Scene question entries:
■ ■ ■
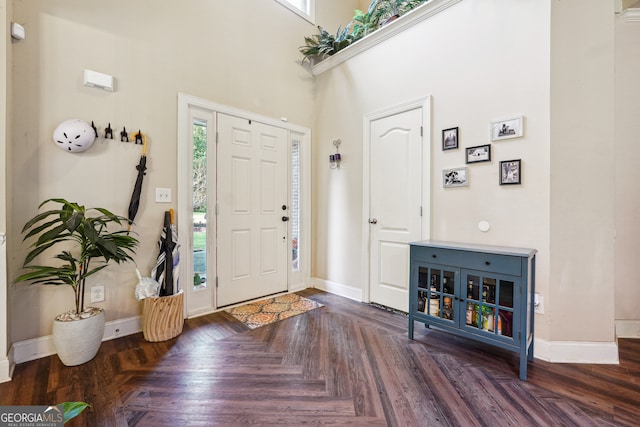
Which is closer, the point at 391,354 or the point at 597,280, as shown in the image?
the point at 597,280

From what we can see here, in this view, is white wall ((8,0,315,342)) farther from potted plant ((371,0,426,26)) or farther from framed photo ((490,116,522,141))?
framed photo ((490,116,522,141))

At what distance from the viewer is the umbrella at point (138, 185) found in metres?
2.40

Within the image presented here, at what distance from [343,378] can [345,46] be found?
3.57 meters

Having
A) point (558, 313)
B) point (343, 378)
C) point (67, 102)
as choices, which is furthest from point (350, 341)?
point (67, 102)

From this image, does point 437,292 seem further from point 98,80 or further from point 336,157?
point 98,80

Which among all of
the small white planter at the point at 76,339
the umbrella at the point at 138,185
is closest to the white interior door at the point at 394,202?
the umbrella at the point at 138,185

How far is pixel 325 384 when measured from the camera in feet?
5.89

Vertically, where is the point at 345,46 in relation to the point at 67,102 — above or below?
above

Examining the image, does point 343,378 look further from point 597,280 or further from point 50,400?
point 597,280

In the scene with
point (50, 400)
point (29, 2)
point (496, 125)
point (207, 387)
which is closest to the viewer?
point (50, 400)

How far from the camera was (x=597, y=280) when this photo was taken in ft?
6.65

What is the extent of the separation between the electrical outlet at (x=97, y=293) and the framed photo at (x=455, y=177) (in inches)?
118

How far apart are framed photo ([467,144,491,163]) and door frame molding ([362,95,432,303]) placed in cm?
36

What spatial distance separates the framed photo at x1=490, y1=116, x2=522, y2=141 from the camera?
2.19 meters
■ ■ ■
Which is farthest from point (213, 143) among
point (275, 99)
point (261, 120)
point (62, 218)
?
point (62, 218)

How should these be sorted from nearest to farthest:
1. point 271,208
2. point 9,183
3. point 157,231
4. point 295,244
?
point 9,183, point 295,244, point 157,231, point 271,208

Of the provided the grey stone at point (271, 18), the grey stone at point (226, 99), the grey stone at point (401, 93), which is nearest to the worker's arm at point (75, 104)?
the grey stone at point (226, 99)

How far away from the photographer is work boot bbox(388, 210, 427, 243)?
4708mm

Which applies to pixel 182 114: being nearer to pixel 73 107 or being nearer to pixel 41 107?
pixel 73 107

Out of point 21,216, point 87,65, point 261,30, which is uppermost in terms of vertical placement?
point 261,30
■ ■ ■
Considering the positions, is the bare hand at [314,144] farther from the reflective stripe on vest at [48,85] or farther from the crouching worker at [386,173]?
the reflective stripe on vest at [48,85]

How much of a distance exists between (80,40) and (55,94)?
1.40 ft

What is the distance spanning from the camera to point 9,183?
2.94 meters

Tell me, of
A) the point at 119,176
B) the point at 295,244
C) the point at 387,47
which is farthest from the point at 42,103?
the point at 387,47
■ ■ ■
§ **SHORT PROBLEM**: Which lines in the entries above contain the word "this"? Report each of those lines in full.

§ **FULL ANSWER**:
From what we can see here, in this view, is white wall ((8,0,315,342)) farther from potted plant ((371,0,426,26)) or farther from framed photo ((490,116,522,141))?
From this image, does point 437,292 seem further from point 98,80 or further from point 336,157?
How far from the camera was (x=597, y=280) when this photo was taken in ft?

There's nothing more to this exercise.